**Tarefas:**
(1) Reproduza fielmente a parte do texto sobre o livro de Annie Ernaux que vai de "O mesmo acontece" até "chamar de autossociobiografia.", incluindo os dois extremos.
(2) Dê continuidade ao texto sobre o livro de Annie Ernaux a partir do ponto em que ele termina.

**Trecho do documento:**
________________________________________
“Ver para escrever é ver de outro jeito”. Assim Annie Ernaux descreve a forma como ela passou a ver a vida dentro de um hipermercado, ao longo de meses, quando ela determinou o objetivo de escrever sobre essa vida.
Sem dúvida, quando a gente vê algo objetivando escrever, depois, sobre ele, vemos com muito mais atenção. Quando vemos um filme ou lemos um livro querendo depois, resenhá-lo para outras pessoas, prestamos mais atenção aos pequenos detalhes, observamos melhor as entrelinhas, as intenções, separamos frases ou cenas que nos impactaram.
O mesmo acontece ao cronista: quando um fiapo de vida chama sua atenção, ele passa a anotar (mentalmente ou não) cada detalhe relevante para descrever aquele fiapo aos outros, inclusive as sensações e pensamentos despertados pela vivência.
Annie Ernaux não costuma ser descrita como cronista. Ela especializou-se (e ganhou um Nobel por isso) em escrever suas memórias, mas de um jeito que extrapola para temas de relevância social mais geral, no que se convencionou chamar de autossociobiografia.
Mas neste livro “Olhe as luzes, meu amor” ela é, pura e simplesmente, uma cronista. Chega a se definir como repórter em dado momento (página 40) – até porque as crônicas são parte de um gênero literário bem próprio dos jornais. A diferença é que as crônicas costumam ser curtas, e este livro tem 71 páginas totalmente dedicadas ao dia a dia dentro de um supermercado da França, o Auchan.
Seria monótono não fossem as observações típicas de Ernaux, em tom quase de relatório, absolutamente detalhistas, mas também, ao mesmo tempo, objetivas e permeadas de algumas reflexões. Ou, o que é mais comum, de espaços para que nós, os leitores, façamos essas reflexões.
________________________________________
**Dados fornecidos:**
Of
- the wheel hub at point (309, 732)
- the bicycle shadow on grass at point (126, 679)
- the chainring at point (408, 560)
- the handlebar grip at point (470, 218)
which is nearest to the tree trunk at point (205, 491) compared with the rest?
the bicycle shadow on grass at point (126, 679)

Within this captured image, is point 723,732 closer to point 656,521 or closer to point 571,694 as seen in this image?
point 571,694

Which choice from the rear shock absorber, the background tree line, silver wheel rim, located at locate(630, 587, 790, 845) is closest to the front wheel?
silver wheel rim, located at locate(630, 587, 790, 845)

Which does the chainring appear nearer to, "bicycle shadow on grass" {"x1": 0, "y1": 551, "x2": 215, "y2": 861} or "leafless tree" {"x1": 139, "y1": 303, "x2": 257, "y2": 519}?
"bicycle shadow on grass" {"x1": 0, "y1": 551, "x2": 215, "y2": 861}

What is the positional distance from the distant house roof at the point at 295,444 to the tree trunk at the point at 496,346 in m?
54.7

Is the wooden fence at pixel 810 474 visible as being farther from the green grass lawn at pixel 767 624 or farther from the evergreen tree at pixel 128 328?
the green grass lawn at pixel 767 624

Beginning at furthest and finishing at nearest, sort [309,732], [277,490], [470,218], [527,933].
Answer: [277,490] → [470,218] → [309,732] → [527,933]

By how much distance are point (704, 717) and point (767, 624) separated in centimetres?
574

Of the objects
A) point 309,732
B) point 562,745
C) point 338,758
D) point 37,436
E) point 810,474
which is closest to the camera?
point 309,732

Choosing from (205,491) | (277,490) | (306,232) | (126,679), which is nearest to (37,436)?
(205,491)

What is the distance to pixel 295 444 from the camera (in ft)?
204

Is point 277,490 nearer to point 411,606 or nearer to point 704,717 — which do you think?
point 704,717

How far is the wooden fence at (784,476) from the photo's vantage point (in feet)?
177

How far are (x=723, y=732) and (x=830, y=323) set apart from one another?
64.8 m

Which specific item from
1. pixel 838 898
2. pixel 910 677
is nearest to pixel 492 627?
________________________________________
**Respostas dos exercícios:**
(1)
O mesmo acontece ao cronista: quando um fiapo de vida chama sua atenção, ele passa a anotar (mentalmente ou não) cada detalhe relevante para descrever aquele fiapo aos outros, inclusive as sensações e pensamentos despertados pela vivência.
Annie Ernaux não costuma ser descrita como cronista. Ela especializou-se (e ganhou um Nobel por isso) em escrever suas memórias, mas de um jeito que extrapola para temas de relevância social mais geral, no que se convencionou chamar de autossociobiografia.

(2)
Que podem ser sobre o consumismo (a mais comum), a precarização do trabalho, a discriminação em suas várias formas, a escravização, as diferenças de gênero, o mercado como extensão do ambiente doméstico, a solidão e a socialização, a tecnologia e a alienação tecnológica, e até mesmo sobre o fim dos espaços de leitura e de vendas de jornais e revistas (isso lá em 2016).
Separei sete trechos como exemplo dessas oportunidades de reflexão:
São muitos trechos bons, na verdade. Como quando ela diz que os clientes que saem pela porta de quem não comprou nada se sentem constrangidos, porque os seguranças ficam de olho nas mochilas e bolsos para ver se não levaram nada mesmo. Como se já fosse um crime entrar e sair de um supermercado sem comprar nada.
(Quem nunca se sentiu assim, vigiado? Lembro quando eu fazia compras com o Luiz bebê e o segurança do supermercado perto de casa ficava me olhando de forma intimidatória, dando a entender que achava que eu estava usando o carrinho de bebê para furtar algo da loja. Imagino como os clientes negros sofrem ainda mais com isso, já que esse tipo de acusação costuma vir associada ao racismo.)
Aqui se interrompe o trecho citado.